People thought, you know, that's better. That's better than the culture I'm
part of. I'm part of the kingdom of darkness.
They called themselves the
kingdom of God. I think God's kingdom is is a better society than the one I'm in. Now that, you know, in other words there was a visible witness that stood behind the verbal witness of the Apostles.
It's interesting that you read in Acts
chapter 2 and Acts chapter 4, it talks about how the disciples lived in the way we've been discussing and then it says, and with great power the Apostles gave testimony to the resurrection of Jesus. A church of 3,000 people only had 12 preachers. Well, and a few others.
I mean mostly it was the Apostles. Stephen and
Philip were not Apostles, but most of the people were not evangelists. In a town that size you don't need 3,000 evangelists.
Twelve or fourteen that had
the power of God and the backup of a Christian community that was stunning to onlookers, you know, that was enough to reach, you know, all the neighborhoods. I sometimes teach for an organization that has more missionaries out on the field than any other group I know of all over the world and their vision is to just get as many young people, Christian young people, mobilized out to flood the nations. And I think, you know, in that organization there's some powerfully effective Christian missionaries, but there's also a whole bunch of immature people who just kind of join the organization for adventure and things like that.

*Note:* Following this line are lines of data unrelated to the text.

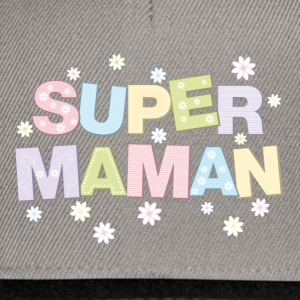 super maman pastel Tee shirts - Casquette snapback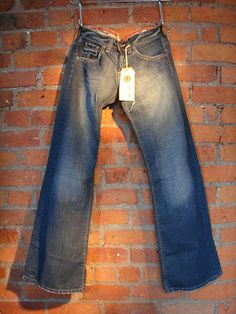 Kuyichi Womens Sugar jeans RRP £95 now only £40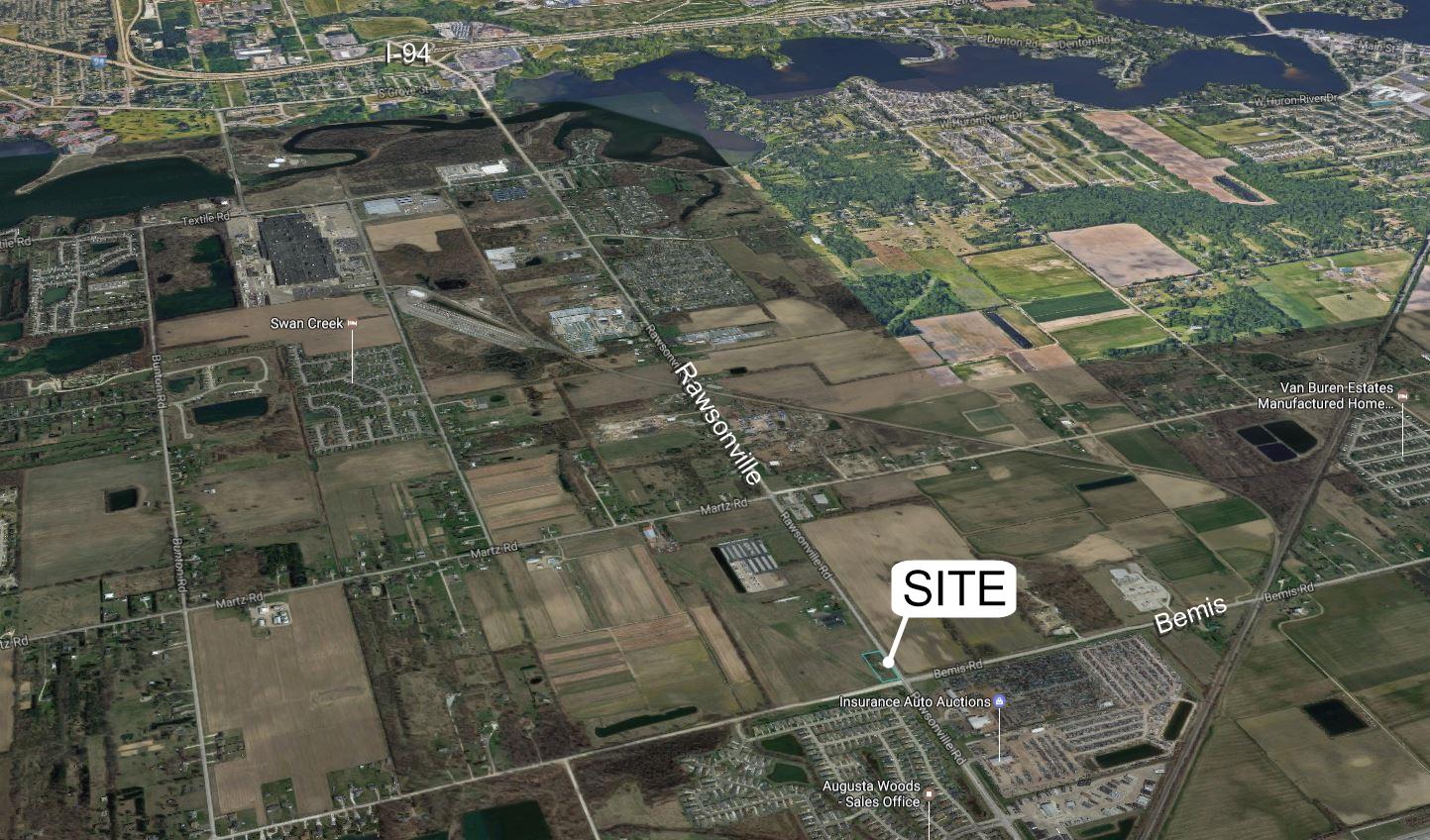 1 Acre Rawsonville Corner Redevelopment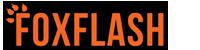 FoxFlash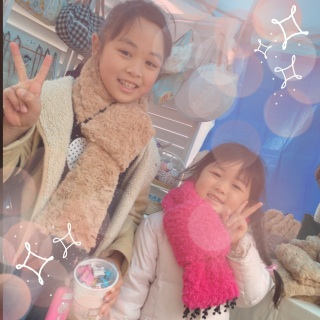 2013.12.22弘法市③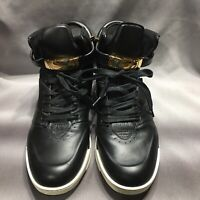 Buscemi Made In Italy Black Shoes 45 US 12 Vera Pelle Leather Locks Keys 100MM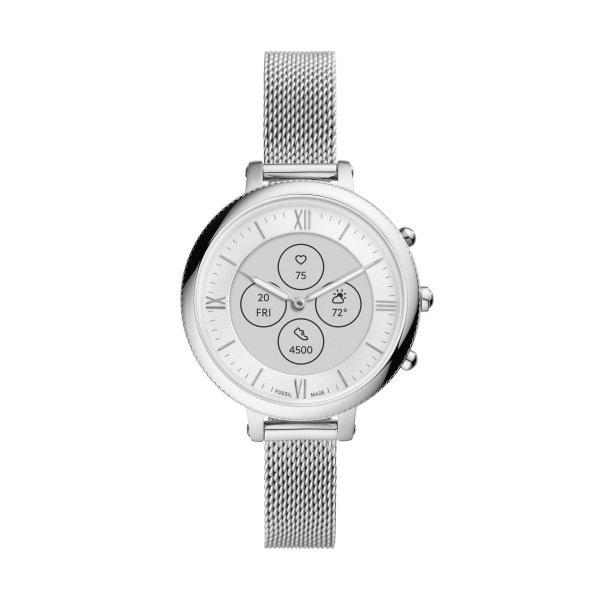 Smartwatch zegarek hybrydowy fossil srebrny ftw7040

And some of them are kind of carnal. Some of them
might not even be saved because you only have to go through a short lecture phase and an outreach to be a missionary in that organization. And some of them don't don't even get saved before they're launched.
Most of them do. Most
of them are saved, but they're immature. I sometimes say, do I want, if I had the choice, would I choose for us to have a hundred thousand missionaries worldwide? Many of them who didn't really know what the real gospel is.
Many of them are not
called of God. They don't have the power of God. They're just kids who are excited about going overseas and doing something for Jesus.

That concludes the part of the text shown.